PROFILE OF THE DEPARTMENT
The Department of Physics was established in the year 1965, the department has been instrumental in developing pupils mindset into various streams viz., science, arts, sports, and politics. It had also created pavements for several young minds to acquire entrepreneurship. The department expanded its territory from basic level of physics to advanced sciences in 2012 under the able guidance of Prof. A. H. Rama Rao, President, the N.E.S. of Karnataka, who himself a physicist with a doctoral degree from Indian Institute of Science, Bangalore. The P.G. department was started on 26th September, 2012. The department has been growing rapidly with the excellent reputation of National College and currently Bangalore University has conferred Research Centre for the department. Very committed students are joining the department in large numbers. The department was headed by Prof. Pundareeka Bhatta since inception and it was taken over by eminent scientist Prof. B. S. Seshadri in 2013, earlier a scientist at BARC and IGCAR, Kalpakkam and also retired as Science Dean at Kuvempu University, Currently the Department of P.G. Studies & Research in Physics is headed by Dr. Pramod N G The Department of Post Graduate Studies and Research in Physics consists of very young, talented band of teaching staff highly motivated to train the students of M.Sc. (Physics). The physics department has very well equipped laboratories with advanced research activities in Nuclear Physics and Material Science. A very conducive environment for physics learning is being established. A large number of seminars, special lectures by eminent scientists and participation in conferences are pursued. M.Sc. Students participating in conferences and presenting contributory research papers is a unique feature of this department.
The physics department aspires to be one of the distinguished centers for excellence in physics learning and research. Department has Research Collaboration with Florida International University, Miami, USA.
|Dr. Y.C. Kamala||M.Sc., Ph.D||Principal & Associate Professor|
|Prof. H.C. Bellad||M.Sc.||Associate Professor &|
|Smt. Usharani||M.Sc.||Assistant Professor|
•Nuclear Physics Research: This work centers on radiation shielding with special reference to nuclear reactor environment. In such environments, high energy neutron and gamma fields result in radiation streaming through various ducts and coolant tubes. High levels of gamma radiation doses which is hazardous to working personal. It is interesting to note that used fuels in a nuclear reactor is disposed by enclosing the radioactive Uranium fuels in a glass shell surrounded by Lead or other heavy materials. In order to develop a very effective composite shield, we are working on studying the glass-lead and glass-ceramic combination with a suitable adhesive.
•Materials Sciences Research:
•Glass Science: Our research arena of Glass science is on Metallic Nano Particle/Rare Earth doped Glasses. These glasses contribute in field of optical data storage applications, Nano-photonic devices, telecommunications, etc., the bimetallic nanoparticles doped glasses are synthesized to study their optical response, nonlinear optical response and electron dynamics.
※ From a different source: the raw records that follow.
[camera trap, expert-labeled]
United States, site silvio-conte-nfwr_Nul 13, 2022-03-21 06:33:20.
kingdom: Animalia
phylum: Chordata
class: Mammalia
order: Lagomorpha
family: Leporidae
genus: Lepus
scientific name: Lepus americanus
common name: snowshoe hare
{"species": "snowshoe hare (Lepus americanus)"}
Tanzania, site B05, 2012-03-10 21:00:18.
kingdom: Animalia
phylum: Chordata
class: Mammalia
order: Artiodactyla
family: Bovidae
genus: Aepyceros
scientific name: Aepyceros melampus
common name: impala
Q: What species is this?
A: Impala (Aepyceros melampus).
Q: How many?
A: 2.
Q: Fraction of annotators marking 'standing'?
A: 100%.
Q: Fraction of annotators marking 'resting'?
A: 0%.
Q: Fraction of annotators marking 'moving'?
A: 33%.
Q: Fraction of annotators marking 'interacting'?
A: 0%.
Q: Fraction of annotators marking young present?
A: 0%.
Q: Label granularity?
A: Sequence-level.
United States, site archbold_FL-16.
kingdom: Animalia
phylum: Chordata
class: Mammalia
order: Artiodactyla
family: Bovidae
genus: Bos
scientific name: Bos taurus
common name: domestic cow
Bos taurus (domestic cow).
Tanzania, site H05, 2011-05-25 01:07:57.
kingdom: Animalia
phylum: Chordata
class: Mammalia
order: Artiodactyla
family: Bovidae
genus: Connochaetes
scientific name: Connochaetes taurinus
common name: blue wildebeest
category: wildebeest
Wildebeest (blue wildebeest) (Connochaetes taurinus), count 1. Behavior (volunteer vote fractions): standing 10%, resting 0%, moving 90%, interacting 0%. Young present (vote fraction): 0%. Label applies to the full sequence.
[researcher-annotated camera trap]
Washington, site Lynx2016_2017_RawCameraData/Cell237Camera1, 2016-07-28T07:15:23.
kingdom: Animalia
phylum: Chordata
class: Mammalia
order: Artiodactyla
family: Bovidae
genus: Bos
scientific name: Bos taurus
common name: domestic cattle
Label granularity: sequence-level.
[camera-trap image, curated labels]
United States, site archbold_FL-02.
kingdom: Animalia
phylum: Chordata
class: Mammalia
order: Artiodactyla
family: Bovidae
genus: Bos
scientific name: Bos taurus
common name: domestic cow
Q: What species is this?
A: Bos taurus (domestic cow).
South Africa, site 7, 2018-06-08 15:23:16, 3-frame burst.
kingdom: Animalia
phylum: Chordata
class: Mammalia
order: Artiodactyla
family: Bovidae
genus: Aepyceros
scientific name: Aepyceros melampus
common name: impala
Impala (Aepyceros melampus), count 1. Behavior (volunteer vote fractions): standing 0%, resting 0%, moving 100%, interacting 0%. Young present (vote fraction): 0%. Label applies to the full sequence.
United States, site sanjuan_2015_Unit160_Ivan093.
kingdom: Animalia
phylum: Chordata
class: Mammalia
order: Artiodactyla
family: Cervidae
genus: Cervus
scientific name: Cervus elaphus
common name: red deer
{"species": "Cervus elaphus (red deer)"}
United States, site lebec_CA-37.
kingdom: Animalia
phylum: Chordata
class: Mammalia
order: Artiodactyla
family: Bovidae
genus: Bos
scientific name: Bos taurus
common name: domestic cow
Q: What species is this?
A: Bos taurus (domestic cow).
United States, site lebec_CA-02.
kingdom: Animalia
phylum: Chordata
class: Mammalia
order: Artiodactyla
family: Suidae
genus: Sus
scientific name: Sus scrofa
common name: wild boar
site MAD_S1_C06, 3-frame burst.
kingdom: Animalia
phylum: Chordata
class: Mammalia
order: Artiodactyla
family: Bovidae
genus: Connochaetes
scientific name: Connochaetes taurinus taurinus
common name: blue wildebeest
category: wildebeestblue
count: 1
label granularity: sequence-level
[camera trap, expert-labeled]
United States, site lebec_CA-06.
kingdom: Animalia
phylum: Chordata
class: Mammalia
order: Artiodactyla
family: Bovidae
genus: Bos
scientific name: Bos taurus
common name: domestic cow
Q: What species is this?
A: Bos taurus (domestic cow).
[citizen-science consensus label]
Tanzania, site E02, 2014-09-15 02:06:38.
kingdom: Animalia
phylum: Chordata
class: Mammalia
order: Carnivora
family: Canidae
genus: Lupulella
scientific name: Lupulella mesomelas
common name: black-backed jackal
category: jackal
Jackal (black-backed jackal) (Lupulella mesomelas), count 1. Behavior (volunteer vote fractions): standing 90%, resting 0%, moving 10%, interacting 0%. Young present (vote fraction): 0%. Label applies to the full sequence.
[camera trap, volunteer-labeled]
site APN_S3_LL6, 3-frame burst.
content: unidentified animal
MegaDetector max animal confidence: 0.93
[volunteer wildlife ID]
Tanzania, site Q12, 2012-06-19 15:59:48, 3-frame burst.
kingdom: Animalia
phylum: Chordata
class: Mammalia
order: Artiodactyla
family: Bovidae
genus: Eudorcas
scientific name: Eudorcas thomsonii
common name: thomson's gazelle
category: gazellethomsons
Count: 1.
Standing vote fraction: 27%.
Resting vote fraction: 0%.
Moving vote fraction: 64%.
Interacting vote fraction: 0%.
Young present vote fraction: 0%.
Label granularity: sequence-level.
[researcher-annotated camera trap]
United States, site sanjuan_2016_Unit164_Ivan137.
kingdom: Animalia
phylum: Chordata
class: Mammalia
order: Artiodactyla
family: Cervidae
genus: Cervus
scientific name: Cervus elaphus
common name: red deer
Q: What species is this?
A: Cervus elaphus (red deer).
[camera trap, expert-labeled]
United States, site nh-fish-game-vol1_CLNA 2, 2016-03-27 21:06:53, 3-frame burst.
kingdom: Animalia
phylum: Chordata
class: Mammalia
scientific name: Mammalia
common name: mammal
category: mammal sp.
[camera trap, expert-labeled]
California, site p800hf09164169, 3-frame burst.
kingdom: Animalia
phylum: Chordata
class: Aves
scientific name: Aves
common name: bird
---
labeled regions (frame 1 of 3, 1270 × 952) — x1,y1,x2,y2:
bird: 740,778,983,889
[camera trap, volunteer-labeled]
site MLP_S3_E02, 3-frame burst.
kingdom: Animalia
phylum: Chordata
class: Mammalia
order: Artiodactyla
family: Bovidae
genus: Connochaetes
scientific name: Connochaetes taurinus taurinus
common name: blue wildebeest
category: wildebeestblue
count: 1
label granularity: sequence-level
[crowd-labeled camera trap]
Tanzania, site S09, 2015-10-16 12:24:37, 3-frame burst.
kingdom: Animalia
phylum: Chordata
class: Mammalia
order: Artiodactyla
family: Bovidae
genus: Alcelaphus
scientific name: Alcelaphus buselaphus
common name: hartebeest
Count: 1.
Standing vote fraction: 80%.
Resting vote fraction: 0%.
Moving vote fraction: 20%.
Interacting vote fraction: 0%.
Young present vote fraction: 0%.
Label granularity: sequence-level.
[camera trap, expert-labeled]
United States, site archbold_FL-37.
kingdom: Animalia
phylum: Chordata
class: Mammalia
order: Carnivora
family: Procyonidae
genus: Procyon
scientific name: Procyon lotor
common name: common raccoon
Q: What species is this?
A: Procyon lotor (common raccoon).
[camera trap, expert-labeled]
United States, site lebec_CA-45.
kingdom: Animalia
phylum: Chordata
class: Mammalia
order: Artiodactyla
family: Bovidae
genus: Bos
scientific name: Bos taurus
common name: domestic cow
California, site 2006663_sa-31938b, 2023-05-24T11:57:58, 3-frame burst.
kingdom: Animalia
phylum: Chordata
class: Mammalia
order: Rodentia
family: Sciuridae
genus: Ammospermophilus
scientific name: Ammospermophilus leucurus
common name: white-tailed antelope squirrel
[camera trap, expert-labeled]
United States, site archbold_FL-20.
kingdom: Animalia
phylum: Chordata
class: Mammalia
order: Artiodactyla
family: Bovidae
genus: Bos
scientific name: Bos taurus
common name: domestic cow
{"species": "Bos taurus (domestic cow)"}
The Rare Earth Doped glasses are synthesized and JO parameters are studied. A comparative study on Rare Earth Doped glasses and bimetallic nanoparticle doped glasses are pursued for understanding their nonlinear responses.
•Thin film and coatings: The research on thin films and coatings focuses on development of various novel metal oxide based semiconductors in their thin film form for optoelectronic, gas sensor and thermal barrier coatings applications. Materials like Zinc Oxide, Indium Oxide, etc, are fabricated and their efficiency and capability as coating materials are being worked. Along with this, the effect of dopants on the microstructural and optical properties of these metal oxide films are being investigated. Thin films of zinc oxide, tin dioxide, and indium oxide have been grown by chemical spray pyrolysis and Successive Ion Layer Adsorption and Reaction (SILAR) techniques have been grown.